El ejército alterado, anómalo y escuálido
invade las calles y veredas en su deletéreo desembarco
de avidez patética,
removiendo detritus en las plásticas tripas
de la ostentosa indiferencia ciudadana.
Cadáveres ambulantes traccionan a sangre
los rodantes sarcófagos
de la patria moribunda.
La India famélica se apropió de Buenos Aires
sin armas ni aviso previo.
Y la Argentina fatua de otrora
se mira con vergüenza
los zapatos rotosos, la mugrienta pilcha, los bolsillos vacíos,
la costra agusanada...
Estallada la red de solidaridades:
los miserables asaltan a los pobres,
los ricos expolian a los miserables,
los lúmpenes destruyen a su paso
los escasos valores
que persisten con debilitada pertinacia,
y la clase dirigente
desparrama su vómito hediondo de codicia irrefrenable
por todo el in-mundo espacio,
minando las resistencias más heroicas,
royendo convicciones,
confundiendo estandartes y blasones,
pisoteando la escasa honorabilidad que –agonizante–
aún alienta en las pestilentes canaletas del sepulcro.
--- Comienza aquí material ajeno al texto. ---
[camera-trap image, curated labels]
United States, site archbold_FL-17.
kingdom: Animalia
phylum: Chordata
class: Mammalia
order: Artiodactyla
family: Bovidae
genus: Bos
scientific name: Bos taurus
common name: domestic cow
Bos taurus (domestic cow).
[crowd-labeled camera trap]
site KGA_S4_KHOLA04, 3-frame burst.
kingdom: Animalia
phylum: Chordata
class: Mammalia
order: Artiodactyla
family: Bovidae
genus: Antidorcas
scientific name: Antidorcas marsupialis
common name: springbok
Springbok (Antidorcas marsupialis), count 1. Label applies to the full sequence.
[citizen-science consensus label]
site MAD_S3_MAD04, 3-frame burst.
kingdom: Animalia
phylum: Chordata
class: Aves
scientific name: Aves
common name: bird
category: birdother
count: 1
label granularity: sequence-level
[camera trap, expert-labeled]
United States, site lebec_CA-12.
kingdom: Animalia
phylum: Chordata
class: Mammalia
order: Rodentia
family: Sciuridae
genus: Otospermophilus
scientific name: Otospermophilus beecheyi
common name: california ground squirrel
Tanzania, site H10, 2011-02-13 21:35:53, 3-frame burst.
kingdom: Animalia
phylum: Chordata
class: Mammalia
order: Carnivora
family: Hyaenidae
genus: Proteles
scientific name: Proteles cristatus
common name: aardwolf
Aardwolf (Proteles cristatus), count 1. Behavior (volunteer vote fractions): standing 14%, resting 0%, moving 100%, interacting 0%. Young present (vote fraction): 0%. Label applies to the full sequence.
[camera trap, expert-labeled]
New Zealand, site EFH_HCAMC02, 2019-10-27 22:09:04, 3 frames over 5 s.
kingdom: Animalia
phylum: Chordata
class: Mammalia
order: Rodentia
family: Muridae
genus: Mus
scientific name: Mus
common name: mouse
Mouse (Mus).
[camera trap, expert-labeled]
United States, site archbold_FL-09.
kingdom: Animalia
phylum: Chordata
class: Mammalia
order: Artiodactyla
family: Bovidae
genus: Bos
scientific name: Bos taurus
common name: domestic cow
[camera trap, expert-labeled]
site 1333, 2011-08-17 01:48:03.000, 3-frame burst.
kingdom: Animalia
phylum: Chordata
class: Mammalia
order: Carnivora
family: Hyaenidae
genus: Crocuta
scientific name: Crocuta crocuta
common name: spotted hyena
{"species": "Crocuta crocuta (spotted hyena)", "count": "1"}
Se rompieron todos los espejos
y la fragmentada imagen que devuelven
espantaría hasta al más inconmovible,
si esta indolencia narcótica profunda
no hubiera ganado en epidemia
los más recónditos límites del alma.
Duele su hiriente-insolente carcajada
(la de los dirigentes,
agentes de la más funeral de las traiciones).
Pero la dignidad es invencible.
Y con mandoble letal les hará sangre
hasta que se revuelvan en su mierda
implorando piedad mirando al cielo,
y su arrepentimiento sin retorno
no alcance ni siquiera
para lustrar la externa superficie
del sufrimiento profundo que causaron.
No merecen siquiera una blasfemia
los miserables dirigentes de mi Patria.